**Verilen metin parçası:**
---*---

A- "Hubük'lü (yörüngeli) göğe yemin olsun ki, siz kâfirler, hiç şüphesiz çelişkili sözler söylüyorsunuz."

İbn Abbâs (radıyallahü anh), Katâde ve İkrime diyorlar ki: "Yani düzgün ve kusursuz göğe yemin olsun."

Said b. Cübeyr diyor ki: "Yani ziynetli (süslü) göğe yemin olsun."

Mücâhid diyor ki.: "Yani yapısı sağlam, mükemmel olan göğe yemin olsun."

Mukatil, Kelbî ve Dahhâk diyorlar ki: "Yani yolları olan göğe yemin olsun." Buna göre yollardan murat da, ya fizikî yollardır ki, yıldızların yörüngelelidir; yahut aklî yollardır ki, tefekkürle bakanların düşündükleri yollardır. Yahut da yollardan murat, yıldızlardır. Zîrâ yıldızların belli yolları vardir.

Hasen-ı Basrî diyor ki: "Hubük, ziynet anlamındadır; ondan murat, yıldızlardır. Zîrâ yıldızlar, gökleri süslemektedir."

Kâfirlerin sözlerinin çelişkili olmasından kastedilen, onların, Peygamberimiz hakkında bazen, şâir, bazen büyücü ve bazen de deli demeleridir. Ve Kur’ân hakkında da bazen şiir, bazen büyü ve bazen de eskilerin masalları demeleridir.

B- "Döndürülen, ondan döndürülür."

Yani döndürülmek istenen, Kur’ân'dan, yahut Resûlüllah'tan döndürülür. Çünkü bu döndürmeden, daha feci ve ağır bir döndürme yoktur.

Diğer bir görüşe göre ise, Allah'ın ezelî ilminde ve takdirinde haktan döndürülmüş olan döndürülür.

"Ondan" zamiri, çelişkili sözü de ifâde ediyor olabilir. Yani iftira edenlerin iftirasının kaynağı, o çelişkili sözlerdir.

Bir kırâete göre âyetin metnindeki "üfike" fiili, "efeke" olarak okunmaktadır. Yani insanları îmândan döndürmek isteyen Kureyş, insanları Kur’ân'dan ve Resûlüllah'tan döndürmeye çalışıyorlardı.

9

Peygamber ve Kur’ân’dan çevrilen çevrilir.

10

"Öldürülesi o yalancılar!"

Bu âyet de, "Öldürülesi insan! Ne nankörüdür!" (Abese: 17) âyeti gibi onlar için bir bedduadır. Bunun asıl mânâsı, öldürülmek ve helâk bedduâsidır. Sonra lanet anlamında kullanılmıştır.

Yani anılan o çelişkili sözleri söyleyen yalancılara lanet olsun!

---*---

**Sağlanan veriler:**
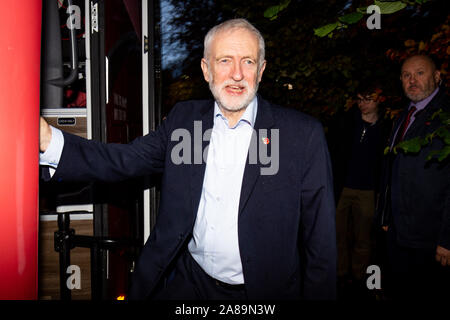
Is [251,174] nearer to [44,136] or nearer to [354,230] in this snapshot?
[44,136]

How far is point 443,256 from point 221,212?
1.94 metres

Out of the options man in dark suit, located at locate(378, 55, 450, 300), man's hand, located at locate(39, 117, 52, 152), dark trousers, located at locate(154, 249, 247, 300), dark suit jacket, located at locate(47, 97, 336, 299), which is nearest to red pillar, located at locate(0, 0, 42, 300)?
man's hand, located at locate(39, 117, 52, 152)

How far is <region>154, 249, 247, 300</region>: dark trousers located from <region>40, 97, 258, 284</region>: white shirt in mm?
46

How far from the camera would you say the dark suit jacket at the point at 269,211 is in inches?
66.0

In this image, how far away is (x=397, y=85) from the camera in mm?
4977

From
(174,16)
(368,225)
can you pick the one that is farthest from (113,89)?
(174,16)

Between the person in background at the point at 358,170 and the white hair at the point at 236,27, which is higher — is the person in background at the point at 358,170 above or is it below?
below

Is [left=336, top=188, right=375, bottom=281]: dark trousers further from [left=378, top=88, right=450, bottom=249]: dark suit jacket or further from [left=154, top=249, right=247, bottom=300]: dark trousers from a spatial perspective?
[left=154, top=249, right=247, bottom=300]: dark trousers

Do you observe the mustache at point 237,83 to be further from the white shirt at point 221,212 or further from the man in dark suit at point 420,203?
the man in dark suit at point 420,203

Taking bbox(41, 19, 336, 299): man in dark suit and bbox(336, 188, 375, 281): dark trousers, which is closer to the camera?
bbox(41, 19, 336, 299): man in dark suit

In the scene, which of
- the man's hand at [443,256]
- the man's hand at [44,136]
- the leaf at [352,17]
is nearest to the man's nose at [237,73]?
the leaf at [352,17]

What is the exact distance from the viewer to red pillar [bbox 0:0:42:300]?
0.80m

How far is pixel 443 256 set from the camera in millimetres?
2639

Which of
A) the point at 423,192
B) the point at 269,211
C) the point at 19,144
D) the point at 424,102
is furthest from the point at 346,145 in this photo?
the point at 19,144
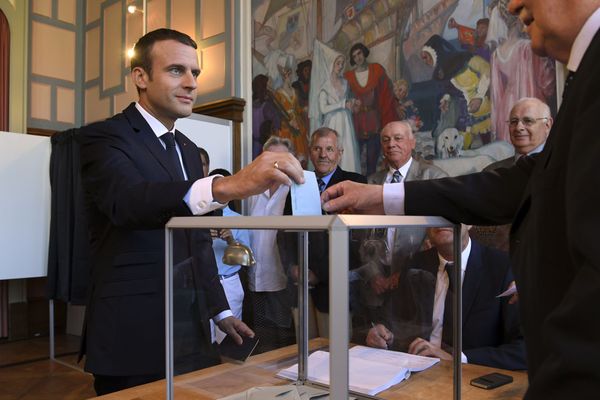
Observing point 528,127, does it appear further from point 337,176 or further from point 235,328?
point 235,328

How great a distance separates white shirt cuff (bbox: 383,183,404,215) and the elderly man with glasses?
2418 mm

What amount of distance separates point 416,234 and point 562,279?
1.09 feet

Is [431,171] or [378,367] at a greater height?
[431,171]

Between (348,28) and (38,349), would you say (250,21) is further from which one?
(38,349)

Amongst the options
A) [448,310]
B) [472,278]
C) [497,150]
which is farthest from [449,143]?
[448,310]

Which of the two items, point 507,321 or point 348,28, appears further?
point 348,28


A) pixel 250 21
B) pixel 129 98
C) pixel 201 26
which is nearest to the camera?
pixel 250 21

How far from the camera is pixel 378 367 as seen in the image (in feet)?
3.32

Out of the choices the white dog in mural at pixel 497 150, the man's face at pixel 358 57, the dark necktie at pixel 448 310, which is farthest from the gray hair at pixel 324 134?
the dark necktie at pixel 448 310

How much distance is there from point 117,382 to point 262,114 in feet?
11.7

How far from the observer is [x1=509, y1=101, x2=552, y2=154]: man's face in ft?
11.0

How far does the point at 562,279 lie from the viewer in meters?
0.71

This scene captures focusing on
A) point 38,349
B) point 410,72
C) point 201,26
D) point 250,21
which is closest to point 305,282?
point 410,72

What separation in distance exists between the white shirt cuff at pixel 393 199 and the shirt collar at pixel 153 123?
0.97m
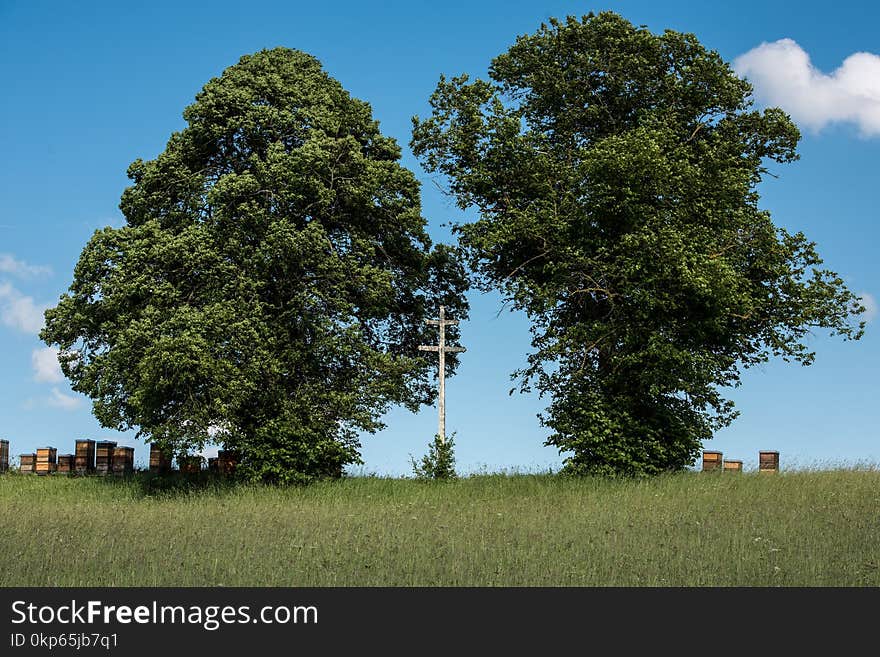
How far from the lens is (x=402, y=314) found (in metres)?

---*---

**Verilen görev A:**
Âyet tefsiri metnine göre Said b. Cübeyr, "hubük" sahibi göğü nasıl açıklıyor?
**Verilen görev B:**
Âyet tefsiri metnini kaldığı yerden sürdürün.

**Görevin cevabı A:**
Ziynetli, yani süslü gök olarak açıklıyor.

**Görevin cevabı B:**
11

"Onlar kara bir cehalet içinde bulunan gafillerdir."

12

"Onlar, ceza gününün ne zaman olduğunu soruyorlar."

Ancak onlar bunu, gerçekten bilgi edinmek için sormuyorlar; fakat alay maksadıyla o günün acele gelmesini, istiyorlar.

13

"O gün onlar ateşe atılacaklardır."

14

"Azabınızı tadın! Acele gelmesini isteyip durduğunuz şey budur işte! denir."

15

Bak. Âyet 16.

16

"Şüphesiz takva sahipleri, rablerinin kendilerine verdiği şeyleri alarak Cennetlerde ve pınar başlarında olacaklar. Çünkü onlar, bundan önce dünyada ihsan sahipleri (güzel davrananlar) idiler. Onlar geceleri pek az uyurlardı; seher vakitlerinde de istiğfar ederlerdi. Onların mallarında da dilenen için ve dilenmeyen mahrum için bir hak vardı."

A- "Şüphesiz takva sahipleri, rablerinin kendilerine verdiği şeyleri alarak Cennetlerde ve pınar başlarında olacaklar. Çünkü onlar, bundan önce dünyada ihsan sahipleri (güzel davrananlar) idiler."

Yani şüphesiz günahlardan sakınanlar, rablerinin kendilerine verdiklerini kabul ederek, onlara razı olarak, Allah'ın her verdiğinin, rıza gösterilmesi ve hüsnü kabul ile karşılanması gereken güzel şeyler olduğu telakkisıyle, tarif ve ifâde edilemeyecek kadar hârika Cennetlerde ve pınar başlarında olacaklardır. Çünkü onlar, bundan önce dünyada sâlih amelleri lâyıkıyla yerine getirmişlerdi. İşte bundan dolayı onlar, bu büyük saadete erdiler.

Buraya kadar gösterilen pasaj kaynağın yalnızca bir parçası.